Radisson CEO Unveils Europe Strategy, Knocks Rivals With Cookie-Cutter Hotels

Radisson CEO Unveils Europe Strategy, Knocks Rivals With Cookie-Cutter Hotels

Skift Take

Federico Gonzalez argues lifestyle hotels aren’t just for the well-heeled, and rivals are “punishing” guests with poor design. But it may be a challenge to roll out so many properties and keep them feeling unique.

The CEO of Radisson Hotel Group is pursuing lifestyle hotel signings to fuel expansion in Europe, the Middle East and Africa as he lays claim to his group being one of the originators in the category.

The Brussels-headquartered company extended its strategic partnership with hospitality real estate and management company PPHE Hotel Group this week, which will now help it develop more high-end art’otels.

Several are earmarked to open in the coming years, including two in London, in the redeveloped Battersea Power Station and another $300 million building in the capital’s trendy Hoxton district.

PPHE has been a “master franchisee” of Radisson’s upper upscale Park Plaza brand for 20 years, but now the pair plan to capitalize on the growing demand for lifestyle hotels.

Radisson will also expand its two-star lifestyle brand, prizeotel, targeting 45 new signings in the next five years. Overall, the group, which has 100,000 employees, wants to sign 330 hotels this year.

Radisson chief Federico Gonzalez is confident because he thinks competitors have been “punishing” guests with poor design.

“With all respect, lifestyle is becoming the new buzzword for hospitality,” he said. “For many years, you have one hotel that is done centrally, and all the others are the same. I won’t tell you the brands, but they are very big American brands and very big French brands. They had one hotel, and they would replicate that hotel everywhere in the world.”

He claimed many today have “no style.” He also said Radisson Blu was the largest upper, upscale brand in Europe, the Middle East and Africa, compared to the group’s Radisson brand. “Radisson Blu hotels are extremely lifestyle,” he said. “One of the reasons they’re successful is because they have a lot to offer versus the ‘no anything’ hotels from some of our competitors.”

He said prizeotel, which it acquired in 2019, were not all the same. “They each have their own style. We have as a company always had lifestyle in each of the hotels we’ve operated.” Each art’otel, meanwhile, is inspired by a signature artist.

Gonzalez said many airport and business hotels have tended to be “big boxes without any style” for years now. “For a significant amount of hotels it looks like they want to have a lower price (and) they punish you to see things without any kind of taste.”

Economy and lifestyle make strange bedfellows, but he thinks prizeotel’s designer Karim Rashid has nailed it. The designer has previously described the hotels as “ground breaking.” Some 19 hotels are in operation and in the pipeline, with plans to double to that to 45 in the next three to four years.

Adapting to Post-Pandemic Work Patterns

Meanwhile, Gonzalez has played down the ongoing labor shortage, following 100,000 applications so far this year and a new recruitment campaign. Radisson wants to fill 1,500 roles in total. He thinks shortages depend on the country, with the UK about to suffer the most due to a “systemic shortage” as fewer people come to the country. Ryanair CEO Michael O’Leary said earlier this week that staffing issues were a product of the UK’s decision to leave the European Union.

But people were also looking at how the companies behaved during the pandemic, and at what happened with those employees over the past three years — which happens to be the basis of United Airlines’ latest campaign. “We invested in training,” Gonzalez claimed, adding Forbes has rated Radisson the fourth best employer in the travel and leisure category.

“Shortages will continue, so we need to improve the quality of the jobs, the pay, and increase aspiration,” he said. “Hospitality is one of the industries where you can grow the most. Reception, marketing, accounting, food and beverage … there’s a huge amount of potential. Let people progress in their career.”

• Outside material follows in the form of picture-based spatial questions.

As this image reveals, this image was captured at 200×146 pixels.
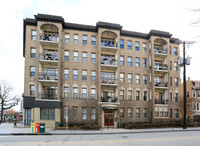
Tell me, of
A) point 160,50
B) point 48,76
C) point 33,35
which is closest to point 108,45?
point 160,50

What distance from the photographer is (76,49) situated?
26781mm

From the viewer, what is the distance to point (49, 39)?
25.6m

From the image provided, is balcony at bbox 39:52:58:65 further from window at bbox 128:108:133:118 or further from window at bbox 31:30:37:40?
window at bbox 128:108:133:118

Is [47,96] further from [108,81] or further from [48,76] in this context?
[108,81]

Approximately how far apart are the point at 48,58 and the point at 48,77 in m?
3.04

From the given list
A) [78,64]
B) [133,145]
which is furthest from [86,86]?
[133,145]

On the topic of work, Brussels-headquartered Radisson can tick most of the boxes when it comes to how it reacted to the sudden shift in remote trends. It offered hybrid-ready meeting spaces and day-use rooms as offices too. But Gonzalez doesn’t expect more to come, and said he hasn’t seen too much of a shift in so-called bleisure breaks.

It also significantly changed most of its lobbies for people to work in, while its serviced apartments also did well in the pandemic. There’s been a slight growth in booking lengths, but “average numbers are terrible, because it doesn’t mean everybody’s doing the same.”

Further ahead, hotels this summer are being booked out, and there’s still room to keep up on edging up rates in the six months for the remaining ones that still have availability. But he won’t be drawn on predictions beyond the fourth quarter, in particular in case another virus variant appears.

“It’s more guessing that forecasting. We need to be in the car, but the brakes ready in case anything happens,” he said.

UPDATE: An earlier version of this article said the recruitment campaign generated 100,000 applicants, and 1,500 roles had already been filled. The version also stated Radisson was the largest upper, upscale brand in Europe, the Middle East and Africa.